На стадионе стояли пятеро парней, одетых в униформу колледжа, и над чем-то громко смеялись. Трое столпились вокруг высокого блондина, а пятый — с завязанными в пучок чёрными волосами — стоял чуть поодаль со скрещенными на груди руками и молча пялился себе под ноги.
— Сато-о-о-ру! — пропищала Рэйко.
— Что за Сатору? — со скепсисом переспросила Кендис, прихлопнув слепня, впившегося в шею. — Фух, ну и жарища…
— Только не смотри туда! — заговорщицки протараторила Рэйко, обхватив запястье Кендис. — А то ещё увидят, что мы пялимся.
— Мы же не пялимся. — Кендис пожала плечами.
— Всё равно не смотри!
— Так а что за Сатору-шматору?
— Тот, что с небесно-голубыми глазами и белоснежными волосами…
— Шпала в круглых очках, что ли? — уточнила Кендис, поморщившись.
— Угу.
«А вот и местный Гарри Поттер, — без энтузиазма заключила Кендис и тихонько прыснула. — О-о-очень длинный Гарри Поттер».
— Красавчик, да? — шепотком пропищала Рэйко.
— Не знаю, — Кендис пожала плечами, — по-моему, вон тот с пучком симпатичнее будет.
— Сугуру? — Рэйко чуть обернулась. — Он тоже ничего! Они с Сатору лучшие друзья.
Ребята на стадионе неожиданно затихли и обратили внимание на девушек. «Длинный» приспустил указательным пальцем очки, и Кендис отчётливо услышала, как он сказал: «Гляньте-ка, парни, какая рядом с Рэйко милая мордашка! Новенькая?»
Мордашка? Кендис в недоумении открыла рот, а затем сердито сощурилась.
— Это Кендис Джонс, моя подруга! — крикнула Рэйко. — Её отца, господина Джонса, рекомендовали к нам прямо из Нью-Йорка! Представляете?
— Американка, значит. — До этого безучастный Сугуру флегматично повернул голову в сторону незнакомки. — Это твой отец погиб во время февральской заварушки? Соболезную, — бесцветно бросил он.
— Кендис — как конфеты, верно? Кендис… — игриво пропел Сатору, и его широкий рот растянулся в довольной ухмылке. — Сладко звучит! Я люблю сладкое, Кендис.
— Хорош девушку смущать, придурок, — пробурчал Гето, неловко поглядев на друга исподлобья и тихонько покачав головой в знак неодобрения.
— Конфетка Кендис! — не унимался вошедший в раж Сатору, прогнувшись в пояснице и походя тем на молодое деревце, накренённое ветром.

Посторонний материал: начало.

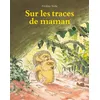 Image de Sur les traces de maman Frédéric Stehr (Auteur)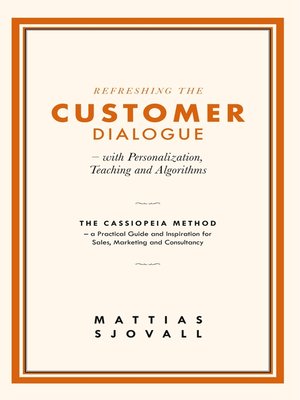 cover image of Refreshing the Customer Dialogue – with Personalization, Teaching and Algorithms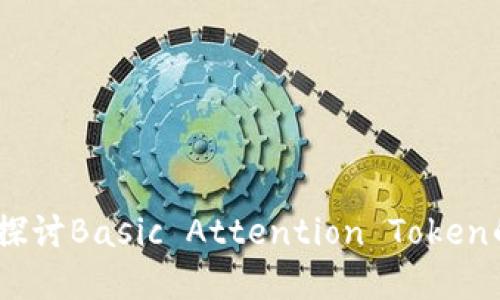 BAT币是什么?深入探讨Basic Attention Token的区块链机制和应用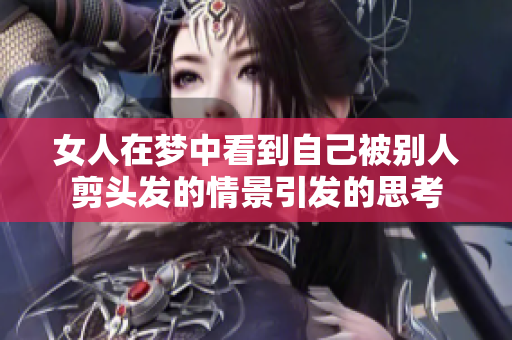 女人在梦中看到自己被别人剪头发的情景引发的思考
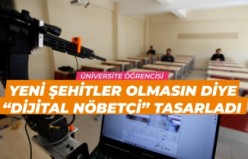 Yeni şehitler olmasın diye ‘dijital nöbetçi’ tasarladı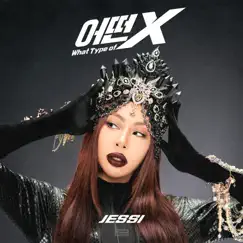 What Type of X - Single by Jessi album reviews, ratings, credits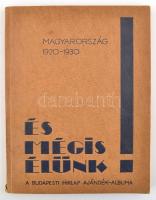 1931 És mégis élünk! Magyarország 1920-1930. A Budapesti Hirlap húsvéti ajándék-albuma. Bp., 1931, Budapesti Hirlap. Fekete-fehér fotóillusztrációkkal, kiadói papírkötésben.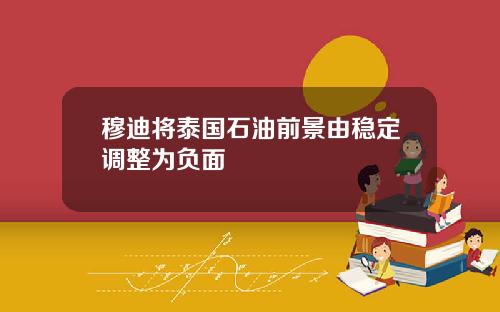 穆迪将泰国石油前景由稳定调整为负面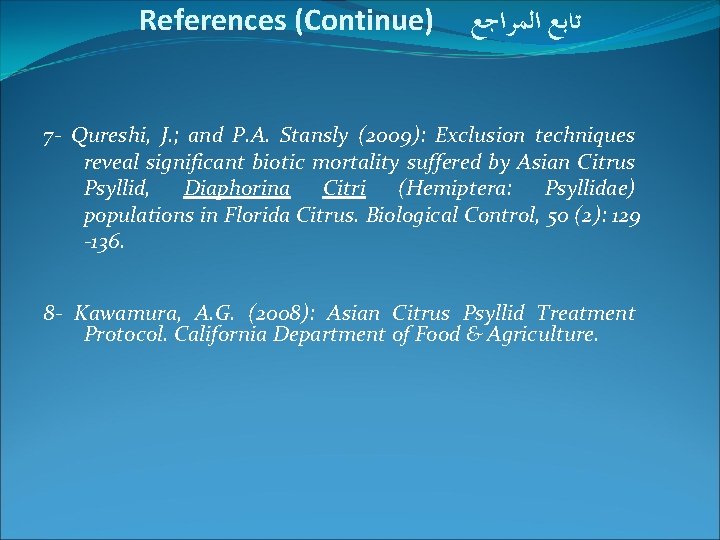 References (Continue) ﺗﺎﺑﻊ ﺍﻟﻤﺮﺍﺟﻊ 7 - Qureshi, J. ; and P. A. Stansly (2009):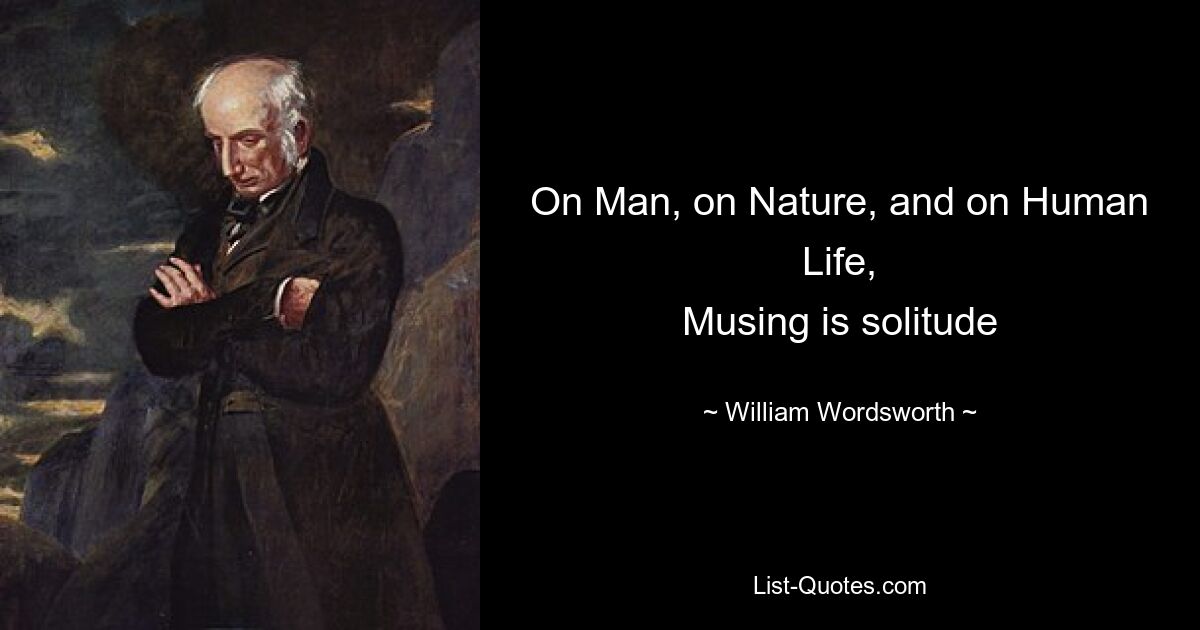 On Man, on Nature, and on Human Life,
Musing is solitude — © William Wordsworth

Кендис злобно надвинула тонкие брови, плотно сжала губы, а затем решительно двинулась в сторону разошедшегося «длинного». Остановилась подле и уставилась на него снизу разъярённой гарпией: привстала на носочки, стянула очки, надела их и поглядела поверх синеватых линз.
— Допрыгался, длинный, теперь они мои, — задиристо проговорила она.
Развернулась и зашагала обратно к опешившей Рэйко.
— Допрыгался, длинный? — подколол друга Сугуру, чуть заметно посмеиваясь.
— Ну ты чего, конфетка? — крикнул Сатору ей вдогонку. — Это мои любимые, верни!